The Financial Reform Bill contains rules designed to protect consumers and prevent another financial meltdown. The bill includes:
- Formation of Consumer Financial Protection Bureau: A new independent agency (housed in the Federal Reserve) will be formed. Not only will the Bureau write out rules to govern the practices of mortgage providers, banks and other financial institutions, they The will also review the current policies in place for mortgage lenders and financial institutions with over $10,000,000 in assets.
- Reduce Minimum Credit Card Purchase Requirements: For decades, big banks set the minimum credit card purchase values. A standard $10 minimum charge would be set in place and only the Federal Reserve can modify the limit.
- Shared Information: Lenders rely on credit information to determine the risk factors and interest rates they charge consumers. Financial Reform will make it mandatory for loan providers to tell you the reasons surrounding loan application rejections as well as provide you with your free credit score.
- New Mortgage Rules: Mortgage lenders will be legally required to verify a borrower's income, credit history and employment status before approving a home loan.
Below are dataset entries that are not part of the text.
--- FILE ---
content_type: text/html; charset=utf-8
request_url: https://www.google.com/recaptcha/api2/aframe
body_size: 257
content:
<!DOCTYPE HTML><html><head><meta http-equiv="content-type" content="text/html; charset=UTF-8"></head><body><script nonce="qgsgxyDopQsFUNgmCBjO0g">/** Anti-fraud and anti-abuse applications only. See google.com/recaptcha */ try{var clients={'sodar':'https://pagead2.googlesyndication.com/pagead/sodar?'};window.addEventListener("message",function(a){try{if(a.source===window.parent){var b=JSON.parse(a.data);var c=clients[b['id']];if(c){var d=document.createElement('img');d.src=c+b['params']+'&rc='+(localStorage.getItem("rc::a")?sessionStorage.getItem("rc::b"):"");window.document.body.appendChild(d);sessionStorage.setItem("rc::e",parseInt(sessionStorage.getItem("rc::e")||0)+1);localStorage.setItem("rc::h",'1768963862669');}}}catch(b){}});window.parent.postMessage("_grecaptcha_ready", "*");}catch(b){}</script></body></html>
- Loan Ownership: To prevent banks from passing on toxic mortgages, they have to keep at least five percent of the loans they make on their own books. Right now, they can sell all their contracted loans and mortgages to investors.
- Responsibility: Financial advisers will be legally required to not only act on the behalf of their clients, but also disclose any connection regarding how they can profit from the transaction.
Why is Financial Reform Necessary?
President Obama has stated financial reform was needed to help strengthen the economy. Reuters.com reported the president as saying "We know that wise regulation actually can enhance the market and make our economy better. We can't return to the dereliction of duty that helped deliver this recession."
The new laws will curtail the predatory behaviors of big lenders and will force them to take financial responsibility for the deals they make. Many of the new rules are designed to limit the predatory lending associated with the sub-prime mortgage industry and will make the mortgage application process even more challenging.
Financial Reform Passed
The Dodd-Frank Wall Street Reform and Consumer Protection Act passed in July of 2010. President Obama signed the act into law soon after. The final vote included 55 votes from Senate Democrats, 3 votes from Senate Republican votes and two votes from Independents.